ГЛАВА 21Из книги Себастьяны д'Азур

   «К французскому двору — Я встречаю свою королеву — Подготовка к бегству на юг»
 
   Когда слухи о моем возвращении в Париж и о моем богатстве достигли ушей мужа, он послал ко мне слугу со своей карточкой и просьбой принять его. Я перечеркнула имя мужа на карточке и отослала ее обратно, что сильно задело его: во второй раз посыльный от него доставил письмо, в котором таилась плохо скрытая угроза. (Муж был единственным, кто знал о моем происхождении, а его гораздо легче подделать, рисуя портрет, чем утаить, когда оно кому-то известно.)

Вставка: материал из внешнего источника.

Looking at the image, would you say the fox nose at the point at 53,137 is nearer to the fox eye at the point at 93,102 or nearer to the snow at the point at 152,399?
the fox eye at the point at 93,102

   Мы встретились в кофейне и имели пространную беседу ни о чем. В конце концов стало ясно: мне нужно его молчание, ему — некая сумма наличными. Сделка могла бы состояться, если бы я не… Alors , когда этот человек осмелился заговорить о сумме денег, которая гарантирует его молчание в течение года (он будет держать меня на привязи, не так ли?), я начала мучить его, причинять ему боль. (Тут, конечно, впервые в жизни сработал мой колдовской дар — тогда я об этом не догадывалась.)
   И вот, когда он извлек из нагрудного кармана некий контракт, я, возмущенная, разгневанная, представила себе, что его сердце зажато в тиски, и с удовлетворением наблюдала, как его руки поглаживают этот самый карман, чтобы унять внезапную резкую боль под ним. Неужели это я ее вызвала? Невероятно! Через мгновение, когда он немного оправился («Месье, не договориться ли нам о сумме полюбовно?»), все внутри у меня вновь раскалилось докрасна: на этот раз я представила себе его красный язык, как я завязываю его в узел, предварительно сняв перчатки. Да, да… он начал задыхаться. Возможно, я и это каким-то образом вызвала. Я была заинтригована и обрадована, наблюдая, как руки мужа сжимают его же собственную толстую шею, а цвет лица изменяется от розового к багровому, а потом белому. Если это и вправду результат работы моей воли, до чего же это удивительное открытие! (Конечно, никакого колдовства тут не было, я только впоследствии задним числом поняла, что сотворила в тот день…) Чтобы обрести уверенность в себе, из мести, да просто ради смеха, я представила себе легкие своего мужа закрывающимися речными шлюзами, и, когда он запрокинулся назад на своем стуле с плетеной спинкой, я обежала маленький столик — все еще верная жена, — рухнула на колени рядом с ним и, приблизив губы к его уху, прошептала: «Ты ведь уйдешь, не так ли? И если будешь упоминать мое имя, то лишь с восхищением?» Лишь тогда, когда он кивнул и прохрипел, что согласен, я встала, закрыла глаза, позволила шлюзам его легких открыться и впустить воздух. Оставив его на попечении незнакомых людей, я незаметно выскользнула из кафе, полностью удовлетворенная, по-прежнему приписывая «успех» своей миссии удаче и тому беспутному образу жизни, который уже давно вел мой муж и следы которого были налицо: его растущий живот, вишневый нос, затрудненное дыхание.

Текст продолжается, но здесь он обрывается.